Tracking #: 3215-4429

Beyza Yaman
Kevin Thompson
Fergus Fahey
Rob Brennan

Responsible editor: 
Guest Editors SW for Industrial Engineering 2022

Submission type: 
Application Report
This work describes the application of semantic web standards to data quality governance of data production pipelines in the architectural, engineering, and construction (AEC) domain for Ordnance Survey Ireland (OSi). It illustrates a new approach to data quality governance based on establishing a unified knowledge graph for data quality measurements across a complex, heterogeneous, quality-centric data production pipeline. It provides the first comprehensive formal mappings between semantic models of data quality dimensions defined by the four International Organization for Standardization (ISO) and World Wide Web Consortium (W3C) data quality standards applied by different tools and stakeholders. It provides an approach to uplift rule-based data quality reports into quality metrics suitable for aggregation and end-to-end analysis. Current industrial practice tends towards stove-piped, vendor-specific and domain-dependent tools to process data quality observations however there is a lack of open techniques and methodologies for combining quality measurements derived from different data quality standards to provide end-to-end data quality reporting, root cause analysis or visualization. This work demonstrated that it is effective to use a knowledge graph and semantic web standards to unify distributed data quality monitoring in an organization and present the results in an end-to-end data dashboard in a data quality standards-agnostic fashion for the Ordnance Survey Ireland data publishing pipeline.
Full PDF Version: 

Minor Revision

Solicited Reviews:
Click to Expand/Collapse
Review #1
By Umutcan Serles submitted on 23/Sep/2022
Review Comment:

the paper addresses my main concerns about the previous version sufficiently.

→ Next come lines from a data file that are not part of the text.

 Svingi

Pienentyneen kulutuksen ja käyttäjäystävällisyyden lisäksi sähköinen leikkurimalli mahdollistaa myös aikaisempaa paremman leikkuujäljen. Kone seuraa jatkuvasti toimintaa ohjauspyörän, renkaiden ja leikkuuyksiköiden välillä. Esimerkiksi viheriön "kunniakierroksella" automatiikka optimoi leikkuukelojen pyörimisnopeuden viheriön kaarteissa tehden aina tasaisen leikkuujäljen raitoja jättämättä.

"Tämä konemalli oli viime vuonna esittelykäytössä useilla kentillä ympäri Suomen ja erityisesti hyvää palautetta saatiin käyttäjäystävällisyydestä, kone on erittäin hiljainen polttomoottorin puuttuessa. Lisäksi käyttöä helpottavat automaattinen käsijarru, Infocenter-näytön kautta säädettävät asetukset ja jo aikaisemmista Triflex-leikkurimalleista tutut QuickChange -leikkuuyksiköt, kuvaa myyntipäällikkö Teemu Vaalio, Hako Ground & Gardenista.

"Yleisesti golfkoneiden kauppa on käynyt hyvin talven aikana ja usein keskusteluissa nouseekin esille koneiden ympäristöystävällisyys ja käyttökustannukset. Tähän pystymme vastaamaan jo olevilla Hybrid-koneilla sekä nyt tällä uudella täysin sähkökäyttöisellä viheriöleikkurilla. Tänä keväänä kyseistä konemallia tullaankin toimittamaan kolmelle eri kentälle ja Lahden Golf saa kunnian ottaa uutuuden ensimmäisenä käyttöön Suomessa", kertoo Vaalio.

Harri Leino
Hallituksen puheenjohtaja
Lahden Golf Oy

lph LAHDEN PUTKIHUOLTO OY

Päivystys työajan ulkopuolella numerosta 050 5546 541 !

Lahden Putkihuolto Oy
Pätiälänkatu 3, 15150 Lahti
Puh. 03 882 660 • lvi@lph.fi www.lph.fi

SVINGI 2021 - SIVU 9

It would be still beneficial to do a final proofread as I have seen some "et al." written as "etal" and the first paragraph of the evaluation has section 3 twice.

Review #2
By Julian Rojas submitted on 28/Sep/2022
Review Comment:

All my previous comments were addressed and I think the rewriting applied to the paper have increased its quality and clarity.

I recommend to accept the paper.

A couple of typos found:
- Page 22, Line 46: "...naively..." → "...natively...".
- Page 23, Line 1: Missing closing parenthesis.

Review #3
By David Chaves-Fraga submitted on 04/Oct/2022
Minor Revision
Review Comment:

First of all, I would like to thank the authors for their effort in accommodating my previous comments and improving the quality of the paper. However, IMO the paper requires another round of review as I still have the following concerns:

1) There are still many sentences that are really long and very complex to understand and are key for the comprehension of the paper. For example, the 9th paragraph of the introduction (contribution description) is a long sentence with many technical words difficult to follow. I would encourage the authors to re-review the text and simplify sentences (better to be clear and concise) to enhance the readability and also to not increase the complexity with concepts or ideas that are not well introduced or explained in the text, it should be self-contained.

2) Missing a motivating example or a set of examples to clarify and enhance the understandability of some explanations. I would suggest adding it together with the description of the use-case in Section 2 as a specific real example, and it could be reused to support other ideas and explanations along the rest of the paper.

3) Review all repositories (neither DOI nor License is provided) because we do not know if they can be reused and how at this moment.

4) Review R2RML to be consistent. There are some cases where rr:class in the SubjecMap is used and others where is declared using rdf:type in the POM. There are ObjectMaps with templates, aiming to generate an IRI but without rr:IRI (so the engine would generate a literal). Listing 4 still contains RDF errors (e.g., daq#value object), datatype for isEstimate (which is defined in the mapping rules).

5) Fine-grained contributions: in my previous review I was concerned about the number of contributions in the paper but I was surprised that in the new version they have been removed. I would like to see the contributions of the work in detail but in a more concise and clear way.

6) Missing a Figure with the general procedure (maybe improving Fig4 with more details), that gives an overview of all the steps and processes involved. In addition, there are other figures (e.g., fig 5) that can be improved with more details and better organization (is difficult to see that there are arrows from data access to data principles).